Eskiden Karpuz İdik
Cem Karaca’nın İşte Geldik Gidiyoruz isimli parçasında geçen bir cümle var: Eskiden karpuz idik şimdi döndük biz hıyara. Bu söz benim geç fark ettiğim bir gerçeği çok güzel anlatıyor. Bahsedeyim:
Karpuz da yeşil hıyar da. Sanki hıyar karpuzun büzülmüş hali gibi. Karpuz bol sulu, hıyar ise az sulu. Karpuzun içi renkli hıyarınki ise renksiz. Karpuz çok tatlı hıyar ise tatsız tuzsuz.
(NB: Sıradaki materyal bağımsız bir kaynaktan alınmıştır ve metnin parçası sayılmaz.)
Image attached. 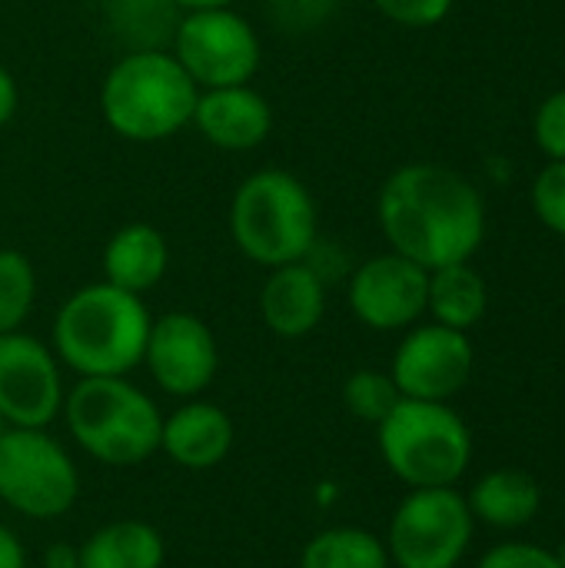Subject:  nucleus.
<instances>
[{"label": "nucleus", "instance_id": "nucleus-19", "mask_svg": "<svg viewBox=\"0 0 565 568\" xmlns=\"http://www.w3.org/2000/svg\"><path fill=\"white\" fill-rule=\"evenodd\" d=\"M473 519H483L496 529H523L536 519L543 506V489L529 473L519 469H496L486 473L470 493Z\"/></svg>", "mask_w": 565, "mask_h": 568}, {"label": "nucleus", "instance_id": "nucleus-27", "mask_svg": "<svg viewBox=\"0 0 565 568\" xmlns=\"http://www.w3.org/2000/svg\"><path fill=\"white\" fill-rule=\"evenodd\" d=\"M476 568H563L559 559L543 549V546H533V542H506V546H496L490 549L480 566Z\"/></svg>", "mask_w": 565, "mask_h": 568}, {"label": "nucleus", "instance_id": "nucleus-11", "mask_svg": "<svg viewBox=\"0 0 565 568\" xmlns=\"http://www.w3.org/2000/svg\"><path fill=\"white\" fill-rule=\"evenodd\" d=\"M143 363L153 376V383L180 399L200 396L220 369V349L213 329L183 310L163 313L150 323Z\"/></svg>", "mask_w": 565, "mask_h": 568}, {"label": "nucleus", "instance_id": "nucleus-8", "mask_svg": "<svg viewBox=\"0 0 565 568\" xmlns=\"http://www.w3.org/2000/svg\"><path fill=\"white\" fill-rule=\"evenodd\" d=\"M473 542L470 503L453 489H413L390 519L386 552L396 568H456Z\"/></svg>", "mask_w": 565, "mask_h": 568}, {"label": "nucleus", "instance_id": "nucleus-12", "mask_svg": "<svg viewBox=\"0 0 565 568\" xmlns=\"http://www.w3.org/2000/svg\"><path fill=\"white\" fill-rule=\"evenodd\" d=\"M473 373V346L466 333L450 326L413 329L393 356V383L403 399L446 403L456 396Z\"/></svg>", "mask_w": 565, "mask_h": 568}, {"label": "nucleus", "instance_id": "nucleus-21", "mask_svg": "<svg viewBox=\"0 0 565 568\" xmlns=\"http://www.w3.org/2000/svg\"><path fill=\"white\" fill-rule=\"evenodd\" d=\"M183 10L173 0H107V23L130 50H167Z\"/></svg>", "mask_w": 565, "mask_h": 568}, {"label": "nucleus", "instance_id": "nucleus-2", "mask_svg": "<svg viewBox=\"0 0 565 568\" xmlns=\"http://www.w3.org/2000/svg\"><path fill=\"white\" fill-rule=\"evenodd\" d=\"M150 323V310L137 293L107 280L80 286L57 310L53 356L80 379L127 376L143 363Z\"/></svg>", "mask_w": 565, "mask_h": 568}, {"label": "nucleus", "instance_id": "nucleus-18", "mask_svg": "<svg viewBox=\"0 0 565 568\" xmlns=\"http://www.w3.org/2000/svg\"><path fill=\"white\" fill-rule=\"evenodd\" d=\"M167 542L157 526L117 519L100 526L80 549L77 568H163Z\"/></svg>", "mask_w": 565, "mask_h": 568}, {"label": "nucleus", "instance_id": "nucleus-15", "mask_svg": "<svg viewBox=\"0 0 565 568\" xmlns=\"http://www.w3.org/2000/svg\"><path fill=\"white\" fill-rule=\"evenodd\" d=\"M326 313V283L310 263L273 266L260 290V316L280 339L310 336Z\"/></svg>", "mask_w": 565, "mask_h": 568}, {"label": "nucleus", "instance_id": "nucleus-30", "mask_svg": "<svg viewBox=\"0 0 565 568\" xmlns=\"http://www.w3.org/2000/svg\"><path fill=\"white\" fill-rule=\"evenodd\" d=\"M17 103H20V90H17V80L13 73L0 63V126H7L17 113Z\"/></svg>", "mask_w": 565, "mask_h": 568}, {"label": "nucleus", "instance_id": "nucleus-32", "mask_svg": "<svg viewBox=\"0 0 565 568\" xmlns=\"http://www.w3.org/2000/svg\"><path fill=\"white\" fill-rule=\"evenodd\" d=\"M183 13H193V10H220V7H233L236 0H173Z\"/></svg>", "mask_w": 565, "mask_h": 568}, {"label": "nucleus", "instance_id": "nucleus-4", "mask_svg": "<svg viewBox=\"0 0 565 568\" xmlns=\"http://www.w3.org/2000/svg\"><path fill=\"white\" fill-rule=\"evenodd\" d=\"M230 236L246 260L266 270L300 263L320 240L316 200L286 170H256L230 200Z\"/></svg>", "mask_w": 565, "mask_h": 568}, {"label": "nucleus", "instance_id": "nucleus-20", "mask_svg": "<svg viewBox=\"0 0 565 568\" xmlns=\"http://www.w3.org/2000/svg\"><path fill=\"white\" fill-rule=\"evenodd\" d=\"M486 283L470 263H453L440 266L430 273V293H426V310L436 316L440 326L466 333L476 326L486 313Z\"/></svg>", "mask_w": 565, "mask_h": 568}, {"label": "nucleus", "instance_id": "nucleus-29", "mask_svg": "<svg viewBox=\"0 0 565 568\" xmlns=\"http://www.w3.org/2000/svg\"><path fill=\"white\" fill-rule=\"evenodd\" d=\"M373 3L380 7V13H386L403 27H433L453 7V0H373Z\"/></svg>", "mask_w": 565, "mask_h": 568}, {"label": "nucleus", "instance_id": "nucleus-22", "mask_svg": "<svg viewBox=\"0 0 565 568\" xmlns=\"http://www.w3.org/2000/svg\"><path fill=\"white\" fill-rule=\"evenodd\" d=\"M300 568H390L386 542L366 529L336 526L316 532L300 556Z\"/></svg>", "mask_w": 565, "mask_h": 568}, {"label": "nucleus", "instance_id": "nucleus-23", "mask_svg": "<svg viewBox=\"0 0 565 568\" xmlns=\"http://www.w3.org/2000/svg\"><path fill=\"white\" fill-rule=\"evenodd\" d=\"M37 300L33 263L20 250H0V336L17 333Z\"/></svg>", "mask_w": 565, "mask_h": 568}, {"label": "nucleus", "instance_id": "nucleus-3", "mask_svg": "<svg viewBox=\"0 0 565 568\" xmlns=\"http://www.w3.org/2000/svg\"><path fill=\"white\" fill-rule=\"evenodd\" d=\"M200 87L167 50H130L103 77L100 113L133 143H160L193 123Z\"/></svg>", "mask_w": 565, "mask_h": 568}, {"label": "nucleus", "instance_id": "nucleus-5", "mask_svg": "<svg viewBox=\"0 0 565 568\" xmlns=\"http://www.w3.org/2000/svg\"><path fill=\"white\" fill-rule=\"evenodd\" d=\"M77 446L103 466H137L160 453L163 416L127 376H87L63 396Z\"/></svg>", "mask_w": 565, "mask_h": 568}, {"label": "nucleus", "instance_id": "nucleus-24", "mask_svg": "<svg viewBox=\"0 0 565 568\" xmlns=\"http://www.w3.org/2000/svg\"><path fill=\"white\" fill-rule=\"evenodd\" d=\"M400 389L393 383L390 373H376V369H356L346 383H343V403L346 409L363 419L380 426L400 403Z\"/></svg>", "mask_w": 565, "mask_h": 568}, {"label": "nucleus", "instance_id": "nucleus-6", "mask_svg": "<svg viewBox=\"0 0 565 568\" xmlns=\"http://www.w3.org/2000/svg\"><path fill=\"white\" fill-rule=\"evenodd\" d=\"M376 429L383 463L410 489L456 486L473 459L470 426L446 403L400 399Z\"/></svg>", "mask_w": 565, "mask_h": 568}, {"label": "nucleus", "instance_id": "nucleus-10", "mask_svg": "<svg viewBox=\"0 0 565 568\" xmlns=\"http://www.w3.org/2000/svg\"><path fill=\"white\" fill-rule=\"evenodd\" d=\"M63 379L50 346L30 333L0 336V416L7 426L47 429L63 409Z\"/></svg>", "mask_w": 565, "mask_h": 568}, {"label": "nucleus", "instance_id": "nucleus-9", "mask_svg": "<svg viewBox=\"0 0 565 568\" xmlns=\"http://www.w3.org/2000/svg\"><path fill=\"white\" fill-rule=\"evenodd\" d=\"M173 57L203 90L250 83L260 70L263 47L246 17L233 7L183 13L173 33Z\"/></svg>", "mask_w": 565, "mask_h": 568}, {"label": "nucleus", "instance_id": "nucleus-17", "mask_svg": "<svg viewBox=\"0 0 565 568\" xmlns=\"http://www.w3.org/2000/svg\"><path fill=\"white\" fill-rule=\"evenodd\" d=\"M167 236L150 223H127L103 246V280L137 296L153 290L167 276Z\"/></svg>", "mask_w": 565, "mask_h": 568}, {"label": "nucleus", "instance_id": "nucleus-7", "mask_svg": "<svg viewBox=\"0 0 565 568\" xmlns=\"http://www.w3.org/2000/svg\"><path fill=\"white\" fill-rule=\"evenodd\" d=\"M80 473L47 429L7 426L0 436V499L27 519H57L73 509Z\"/></svg>", "mask_w": 565, "mask_h": 568}, {"label": "nucleus", "instance_id": "nucleus-13", "mask_svg": "<svg viewBox=\"0 0 565 568\" xmlns=\"http://www.w3.org/2000/svg\"><path fill=\"white\" fill-rule=\"evenodd\" d=\"M426 293L430 270L400 253L366 260L350 280V306L356 320L380 333L413 326L426 313Z\"/></svg>", "mask_w": 565, "mask_h": 568}, {"label": "nucleus", "instance_id": "nucleus-34", "mask_svg": "<svg viewBox=\"0 0 565 568\" xmlns=\"http://www.w3.org/2000/svg\"><path fill=\"white\" fill-rule=\"evenodd\" d=\"M3 429H7V419L0 416V436H3Z\"/></svg>", "mask_w": 565, "mask_h": 568}, {"label": "nucleus", "instance_id": "nucleus-26", "mask_svg": "<svg viewBox=\"0 0 565 568\" xmlns=\"http://www.w3.org/2000/svg\"><path fill=\"white\" fill-rule=\"evenodd\" d=\"M533 206L539 220L565 236V160H553L533 186Z\"/></svg>", "mask_w": 565, "mask_h": 568}, {"label": "nucleus", "instance_id": "nucleus-25", "mask_svg": "<svg viewBox=\"0 0 565 568\" xmlns=\"http://www.w3.org/2000/svg\"><path fill=\"white\" fill-rule=\"evenodd\" d=\"M343 0H266V17L283 33H313L333 20Z\"/></svg>", "mask_w": 565, "mask_h": 568}, {"label": "nucleus", "instance_id": "nucleus-33", "mask_svg": "<svg viewBox=\"0 0 565 568\" xmlns=\"http://www.w3.org/2000/svg\"><path fill=\"white\" fill-rule=\"evenodd\" d=\"M553 556H556V559H559V566L565 568V539H563V542H559V549H556Z\"/></svg>", "mask_w": 565, "mask_h": 568}, {"label": "nucleus", "instance_id": "nucleus-16", "mask_svg": "<svg viewBox=\"0 0 565 568\" xmlns=\"http://www.w3.org/2000/svg\"><path fill=\"white\" fill-rule=\"evenodd\" d=\"M160 449L183 469H213L233 449V419L216 403L190 399L163 419Z\"/></svg>", "mask_w": 565, "mask_h": 568}, {"label": "nucleus", "instance_id": "nucleus-31", "mask_svg": "<svg viewBox=\"0 0 565 568\" xmlns=\"http://www.w3.org/2000/svg\"><path fill=\"white\" fill-rule=\"evenodd\" d=\"M0 568H27V552L7 526H0Z\"/></svg>", "mask_w": 565, "mask_h": 568}, {"label": "nucleus", "instance_id": "nucleus-28", "mask_svg": "<svg viewBox=\"0 0 565 568\" xmlns=\"http://www.w3.org/2000/svg\"><path fill=\"white\" fill-rule=\"evenodd\" d=\"M536 140L546 156L565 160V90L553 93L536 113Z\"/></svg>", "mask_w": 565, "mask_h": 568}, {"label": "nucleus", "instance_id": "nucleus-14", "mask_svg": "<svg viewBox=\"0 0 565 568\" xmlns=\"http://www.w3.org/2000/svg\"><path fill=\"white\" fill-rule=\"evenodd\" d=\"M193 123L203 133L206 143L220 150H256L273 133V106L270 100L253 90L250 83L240 87H216L200 93Z\"/></svg>", "mask_w": 565, "mask_h": 568}, {"label": "nucleus", "instance_id": "nucleus-1", "mask_svg": "<svg viewBox=\"0 0 565 568\" xmlns=\"http://www.w3.org/2000/svg\"><path fill=\"white\" fill-rule=\"evenodd\" d=\"M376 216L393 253L430 273L466 263L486 233L480 193L456 170L436 163L400 166L380 190Z\"/></svg>", "mask_w": 565, "mask_h": 568}]
</instances>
Yani karpuz, suyunu, rengini, tadını kaybedip hıyar olmuş gibi.
Çocukluk da bana göre insanlığın tam hali. Çocuklar birçok açıdan yetişkinlerden daha erdemliler. Biz onların eksik versiyonuyuz.
Çocuklar bize göre daha coşku dolu, daha masum değil mi? Çocuklar küçük şeylerle mutlu olmasını bizden daha iyi bilmiyorlar mı? Biz koşullu severken onlar bizi koşulsuzca sevmiyorlar mı? Affetmeyi, geçmişi geride bırakmayı bizden daha iyi becermiyorlar mı?
Değerler eğitimine bizim çocuklardan daha fazla ihtiyacımız yok mu? Çocuklar dünyayı güzelleştirirken biz yetişkinler kirletmiyor muyuz?
Bir bebek için kullandığımız ‘nurtopu’ ibaresini herhangi bir yetişkin için kullanmak neden mümkün değil? Çocukları öpmeye doyamazken bir yetişkini öpmek neden cazip gelmiyor? Bir çocuğu uyurken izlemek insana huzur verirken bizim uykumuzu izlemek neden zevksiz?
Yani Cem Karaca çok doğru söylemiş böyle bakınca. Çocuklar karpuz, biz ise …
Biz çocukları eğitmeye çalışıyoruz, ya onlar bizi eğitmek için bu dünyaya geldilerse? Biz onları adam etmeye çalışıyoruz, belki de onlara bakıp adam olmamız gerekiyordur. Olamaz mı?
İmam Suyuti’nin bir sözü ile bitirelim: Kim çocukluktaki hasletlerini yetişkinliğe taşırsa o kişi evliya olur.